## Start

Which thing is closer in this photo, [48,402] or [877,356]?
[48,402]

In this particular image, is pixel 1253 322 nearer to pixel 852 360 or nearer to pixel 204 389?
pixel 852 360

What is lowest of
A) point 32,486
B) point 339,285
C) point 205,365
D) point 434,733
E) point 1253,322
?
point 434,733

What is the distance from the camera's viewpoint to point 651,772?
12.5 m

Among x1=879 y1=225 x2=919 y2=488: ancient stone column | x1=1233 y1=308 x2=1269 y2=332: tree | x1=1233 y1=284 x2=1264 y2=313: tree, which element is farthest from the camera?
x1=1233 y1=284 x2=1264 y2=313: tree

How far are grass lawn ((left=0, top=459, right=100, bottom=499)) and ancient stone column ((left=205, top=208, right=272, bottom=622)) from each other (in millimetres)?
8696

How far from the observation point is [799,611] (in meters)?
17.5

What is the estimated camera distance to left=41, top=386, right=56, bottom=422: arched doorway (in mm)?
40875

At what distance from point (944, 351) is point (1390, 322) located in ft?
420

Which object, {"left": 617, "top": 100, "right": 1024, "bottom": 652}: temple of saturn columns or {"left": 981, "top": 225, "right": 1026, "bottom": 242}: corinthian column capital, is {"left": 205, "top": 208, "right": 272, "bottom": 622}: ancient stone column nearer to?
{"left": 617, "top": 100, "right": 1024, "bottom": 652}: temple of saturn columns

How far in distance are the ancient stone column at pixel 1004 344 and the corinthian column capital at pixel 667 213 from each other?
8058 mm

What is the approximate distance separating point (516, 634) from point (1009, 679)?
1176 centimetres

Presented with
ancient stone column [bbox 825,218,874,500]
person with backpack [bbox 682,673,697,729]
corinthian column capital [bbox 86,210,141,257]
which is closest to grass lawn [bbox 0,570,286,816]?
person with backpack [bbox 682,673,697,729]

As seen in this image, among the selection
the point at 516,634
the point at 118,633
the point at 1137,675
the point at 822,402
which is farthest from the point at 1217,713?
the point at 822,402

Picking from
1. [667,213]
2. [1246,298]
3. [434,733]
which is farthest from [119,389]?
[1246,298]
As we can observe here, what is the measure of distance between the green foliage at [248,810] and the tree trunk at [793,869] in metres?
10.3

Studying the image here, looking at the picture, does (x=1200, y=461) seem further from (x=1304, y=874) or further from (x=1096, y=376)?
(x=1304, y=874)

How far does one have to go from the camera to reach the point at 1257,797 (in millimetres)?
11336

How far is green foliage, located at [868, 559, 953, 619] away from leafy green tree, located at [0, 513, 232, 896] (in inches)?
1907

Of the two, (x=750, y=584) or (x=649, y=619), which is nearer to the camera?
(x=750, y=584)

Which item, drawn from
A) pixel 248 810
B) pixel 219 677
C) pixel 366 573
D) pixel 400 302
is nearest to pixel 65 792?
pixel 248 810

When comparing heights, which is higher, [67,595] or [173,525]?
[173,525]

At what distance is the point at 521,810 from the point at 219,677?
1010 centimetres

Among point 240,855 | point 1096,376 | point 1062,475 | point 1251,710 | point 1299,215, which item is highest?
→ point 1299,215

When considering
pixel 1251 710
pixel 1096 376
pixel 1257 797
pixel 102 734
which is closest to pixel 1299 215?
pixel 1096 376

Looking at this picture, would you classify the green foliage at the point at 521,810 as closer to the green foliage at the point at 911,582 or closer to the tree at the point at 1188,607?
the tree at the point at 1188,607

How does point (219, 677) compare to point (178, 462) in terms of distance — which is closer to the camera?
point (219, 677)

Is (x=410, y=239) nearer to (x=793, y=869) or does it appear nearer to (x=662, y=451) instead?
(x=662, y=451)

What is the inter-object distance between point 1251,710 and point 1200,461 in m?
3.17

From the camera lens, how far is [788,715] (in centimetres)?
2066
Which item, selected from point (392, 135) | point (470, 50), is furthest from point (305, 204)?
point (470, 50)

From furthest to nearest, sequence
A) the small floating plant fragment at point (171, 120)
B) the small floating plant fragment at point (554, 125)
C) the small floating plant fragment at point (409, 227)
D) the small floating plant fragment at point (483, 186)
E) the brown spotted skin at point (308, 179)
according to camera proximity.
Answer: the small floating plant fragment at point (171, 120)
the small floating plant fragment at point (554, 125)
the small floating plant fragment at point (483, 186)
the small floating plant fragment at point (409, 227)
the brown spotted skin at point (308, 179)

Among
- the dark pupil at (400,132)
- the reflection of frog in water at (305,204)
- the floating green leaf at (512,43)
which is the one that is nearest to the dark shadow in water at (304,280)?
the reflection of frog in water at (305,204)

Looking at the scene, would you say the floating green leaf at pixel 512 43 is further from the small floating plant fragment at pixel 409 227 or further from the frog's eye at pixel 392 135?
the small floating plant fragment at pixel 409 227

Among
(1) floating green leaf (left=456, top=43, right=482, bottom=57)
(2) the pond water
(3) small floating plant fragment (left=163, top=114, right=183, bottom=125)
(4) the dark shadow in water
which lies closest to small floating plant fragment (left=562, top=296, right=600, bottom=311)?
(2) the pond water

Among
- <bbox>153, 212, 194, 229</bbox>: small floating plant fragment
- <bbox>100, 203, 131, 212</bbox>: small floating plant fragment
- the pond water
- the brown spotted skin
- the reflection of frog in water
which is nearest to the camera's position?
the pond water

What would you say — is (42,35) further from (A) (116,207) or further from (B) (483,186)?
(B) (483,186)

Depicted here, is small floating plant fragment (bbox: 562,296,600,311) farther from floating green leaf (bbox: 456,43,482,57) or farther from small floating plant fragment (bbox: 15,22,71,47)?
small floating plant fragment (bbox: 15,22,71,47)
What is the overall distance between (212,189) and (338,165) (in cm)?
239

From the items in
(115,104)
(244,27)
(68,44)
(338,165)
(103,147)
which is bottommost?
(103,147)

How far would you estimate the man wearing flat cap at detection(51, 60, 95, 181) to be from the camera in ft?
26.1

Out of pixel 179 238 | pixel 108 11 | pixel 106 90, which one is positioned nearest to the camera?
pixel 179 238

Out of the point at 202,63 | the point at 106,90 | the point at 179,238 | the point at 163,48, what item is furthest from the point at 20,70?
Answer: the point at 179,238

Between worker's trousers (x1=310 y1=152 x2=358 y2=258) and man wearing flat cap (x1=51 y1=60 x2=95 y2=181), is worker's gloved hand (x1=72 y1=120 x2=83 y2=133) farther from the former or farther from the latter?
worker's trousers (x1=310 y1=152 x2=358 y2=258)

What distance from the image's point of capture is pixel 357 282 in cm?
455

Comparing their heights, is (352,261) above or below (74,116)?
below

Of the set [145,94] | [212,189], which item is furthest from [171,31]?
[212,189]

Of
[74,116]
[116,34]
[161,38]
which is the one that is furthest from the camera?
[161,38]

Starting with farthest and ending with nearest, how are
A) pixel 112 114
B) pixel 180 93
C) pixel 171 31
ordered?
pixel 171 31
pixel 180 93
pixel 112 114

## End

Edit the part of the rows that opens with the line containing "Comparing their heights, is" and continues through the end of the rows, replacing "furthest" with "farthest" and leaving everything else unchanged.

▸ RESULT BELOW
Comparing their heights, is (352,261) above or below (74,116)?
below

Of the set [145,94] | [212,189], which item is farthest from [171,31]?
[212,189]

Of
[74,116]
[116,34]
[161,38]
which is the one that is farthest from the camera?
[161,38]

Starting with farthest and ending with nearest, how are
A) pixel 112 114
B) pixel 180 93
C) pixel 171 31
ordered?
pixel 171 31
pixel 180 93
pixel 112 114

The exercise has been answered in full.